Emma Bonino ricoverata in terapia intensiva: le sue condizioni e i precedenti clinici

Emma Bonino è in terapia intensiva al Santo Spirito per insufficienza respiratoria. La leader radicale combatte da anni un tumore

Emma Bonino ricoverata in terapia intensiva: le sue condizioni e i precedenti clinici

Grande paura per Emma Bonino dopo la notizia del suo ricovero in terapia intensiva all’ospedale Santo Spirito di Roma per un’insufficienza respiratoria. Le condizioni sono serie, ma da quanto trapela la leader radicale sarebbe vigile e sotto osservazione costante. La notizia ha suscitato immediata apprensione nel mondo politico e civile, non solo per la gravità del quadro clinico, ma anche per la storia personale e pubblica della protagonista, una figura che negli ultimi cinquant’anni ha inciso sulla vita democratica italiana come poche altre.

Bonino convive da tempo con le conseguenze di una battaglia durissima contro il tumore. Nel 2015 le era stato diagnosticato un microcitoma polmonare, una delle forme più aggressive di cancro ai polmoni. Dopo un ciclo di terapie lungo otto anni, nel 2023 aveva potuto annunciare la conclusione positiva del percorso clinico, un traguardo che lei stessa aveva definito “una vittoria” conquistata giorno dopo giorno. Nell’ottobre 2024, però, un nuovo ricovero per difficoltà respiratorie aveva riacceso l’allarme. Dimessa dopo una settimana, aveva ricevuto a sorpresa la visita di Papa Francesco, segno emblematico di un rapporto costruito nel tempo, nonostante il suo laicismo ostinato e apertamente dichiarato.

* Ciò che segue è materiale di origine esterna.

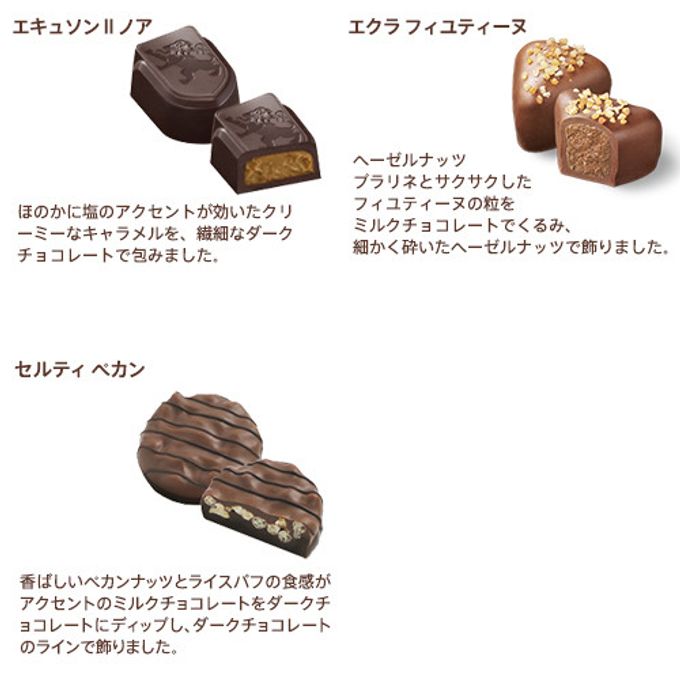 【GODIVA】マザーズデー スペシャルギフト チョコレート&フラワーセット  8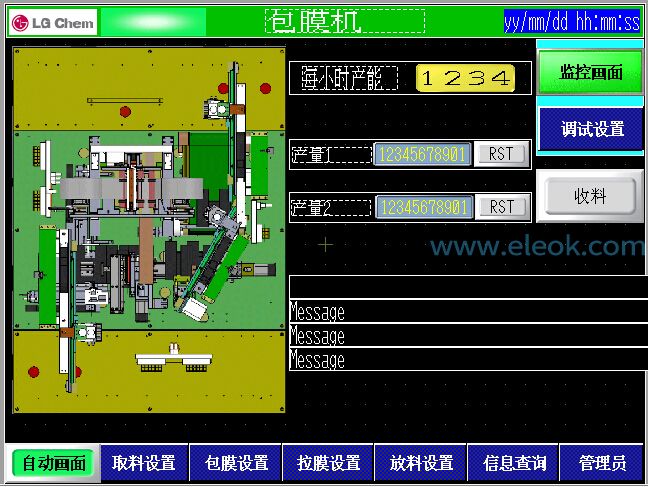 1、自动画面1.jpg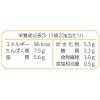 「スナック おつまみ サクポリ 納豆スナック 香るわさび味 20g 1個」の商品サムネイル画像3枚目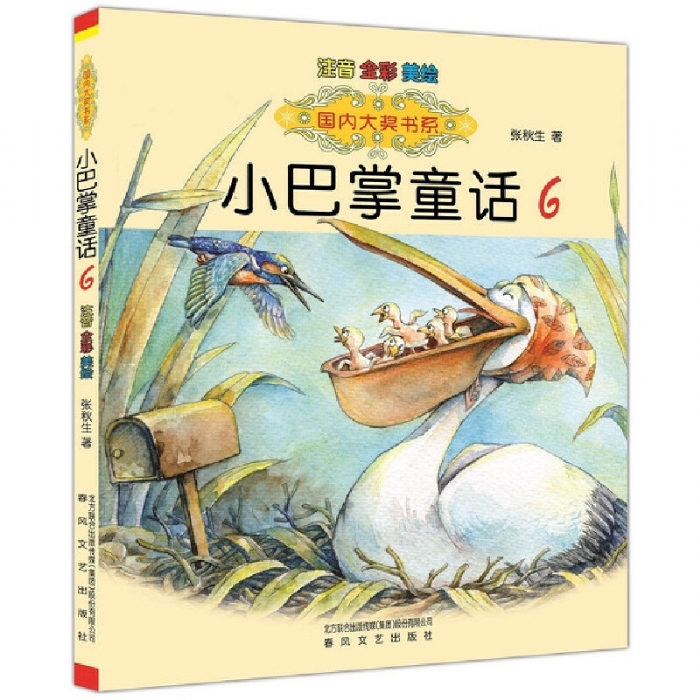 小巴掌童话6 注音全彩美绘 - 封面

Emma Bonino ricoverata in terapia intensiva: le sue condizioni e i precedenti clinici

La salute fragile di questi mesi non ha scalfito l’ombra lunga della sua storia politica. Entrata nel Partito radicale nel 1975, Bonino è stata fra le protagoniste delle campagne referendarie su aborto e nucleare, un terreno in cui la disobbedienza civile affiancava il lavoro istituzionale. Le sue posizioni, spesso considerate estreme all’epoca, hanno spinto il Paese a confrontarsi con temi che pochi avrebbero osato portare nello spazio pubblico. Le battaglie per il diritto delle donne a decidere del proprio corpo, per la liberalizzazione delle droghe leggere e persino per la distribuzione controllata dell’eroina erano parte di una visione coerente, capace di attirare rispetto anche da avversari politici distanti anni luce.

La traiettoria istituzionale, altrettanto densa, l’ha vista deputata per quasi vent’anni, presidente del Partito radicale transnazionale, segretaria, più volte europarlamentare e poi ministra nel governo Prodi. Eletta con la Rosa nel Pugno e successivamente con il Partito democratico, ha ricoperto anche la vicepresidenza del Senato. Una presenza costante, spesso scomoda, che ha saputo tenere insieme militanza, impegno internazionale, campagne contro la pena di morte, iniziative contro la fame nel mondo e una difesa inflessibile dei diritti civili.

Il suo legame con Marco Pannella, compagno di strada e di lotte, si è incrinato negli ultimi anni prima della morte del leader radicale, un distacco vissuto come una ferita reciproca. Nonostante questo, il loro percorso comune resta una colonna portante della storia radicale.